*Records for the exercise:*
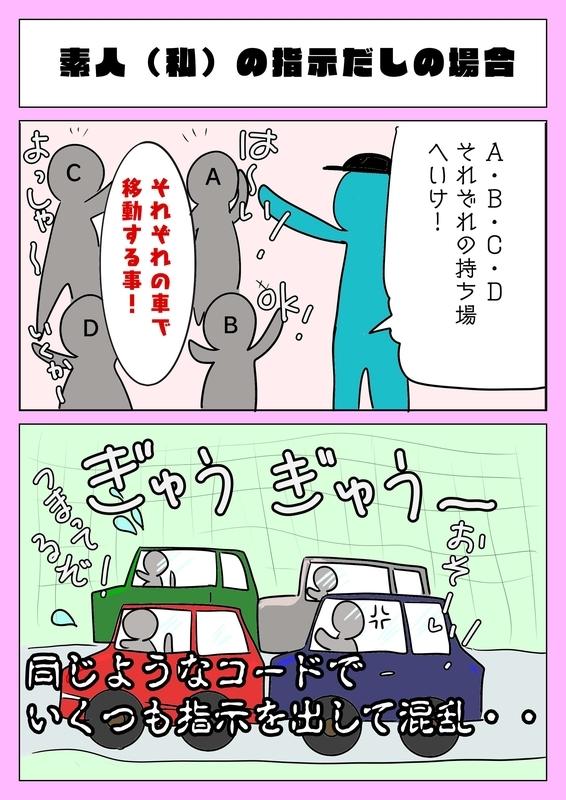 f:id:kataseumi:20190202171323j:plain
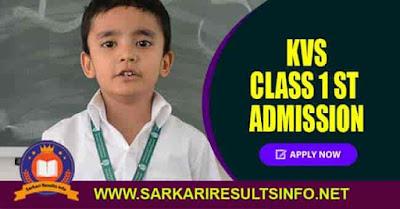 KVS Class 1 Admission Online Form 2021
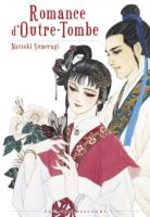 Romance d'Outre-Tombe Manga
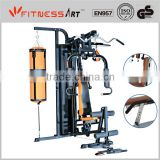multi-function 13*6kg weight plates home gym HGM2005B                                                                         Quality Choice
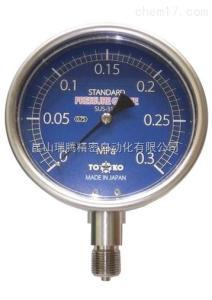 N-NAUG3/8100×0.3MPa 东洋计器兴业TOKO高精度压力表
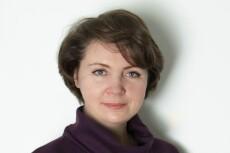 Подберу подходящую систему налогообложения 16 - kwork.ru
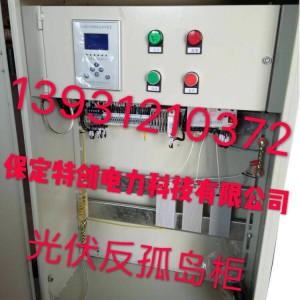 光伏专用反孤岛保护柜-- 保定特创电力科技有限公司销售部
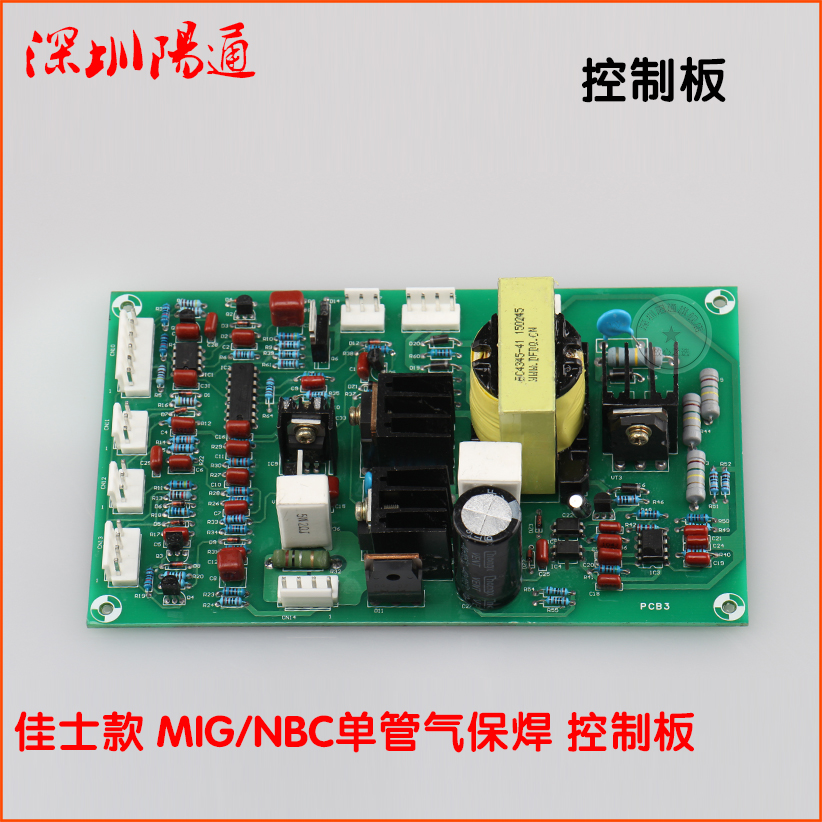 MIG/NBC Wire Feeder Single Tube With Auxiliary Switching Power Supply NBC Air Protection Welding Machine Control Board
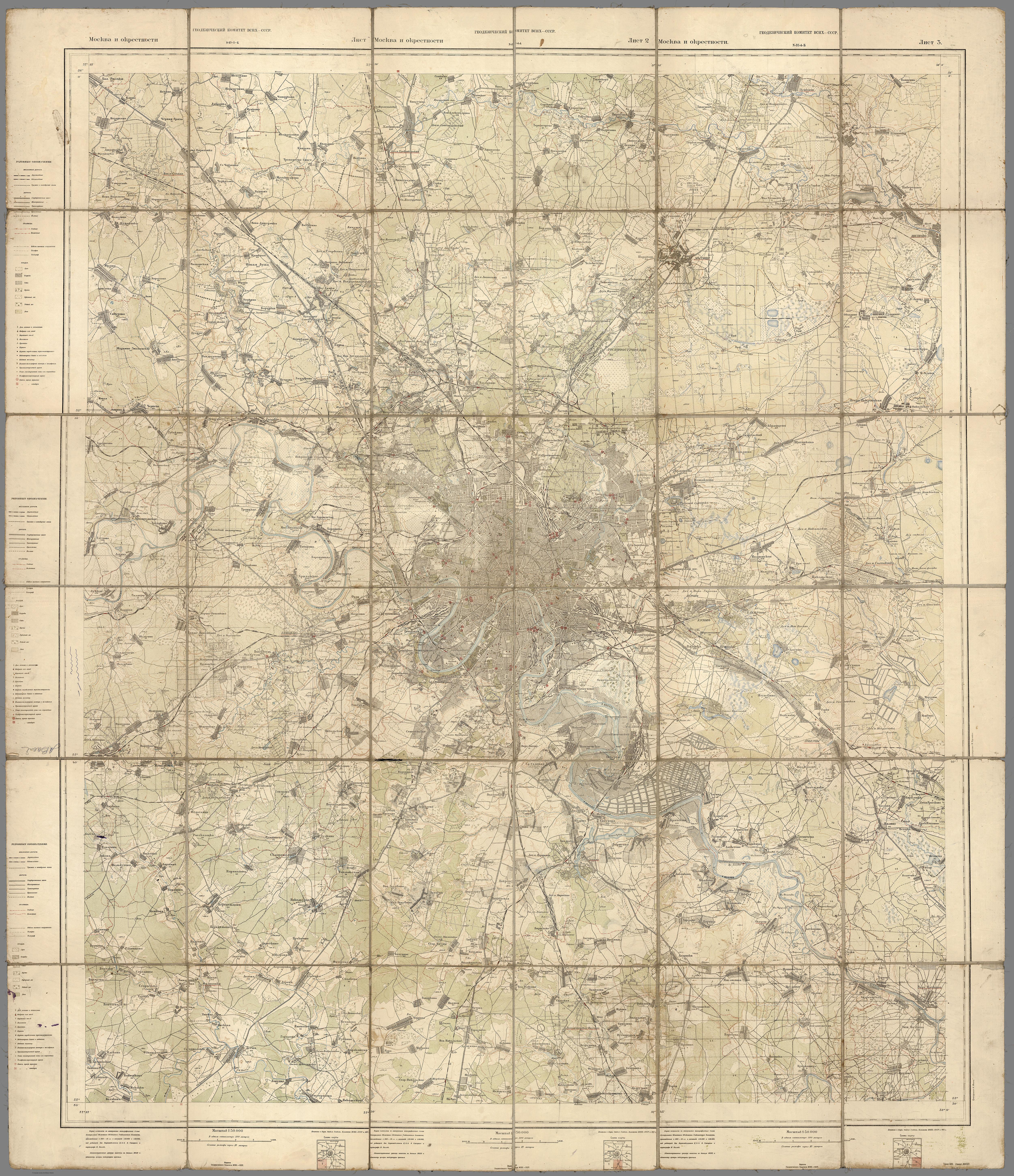 Карта Москвы 1927 года в огромном разрешении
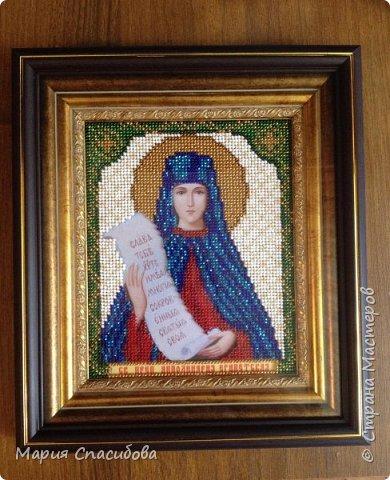 Вышивка для моей крестницы Полиночки  фото 1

*Exercise directions:* Pictures are not part of the answer, which must be the exact lines from the one holding "MIG/NBC Wire Feeder" through the end of the material, both ends included.

*Reply to the task:*
 MIG/NBC Wire Feeder Single Tube With Auxiliary Switching Power Supply NBC Air Protection Welding Machine Control Board
 Карта Москвы 1927 года в огромном разрешении
 Вышивка для моей крестницы Полиночки  фото 1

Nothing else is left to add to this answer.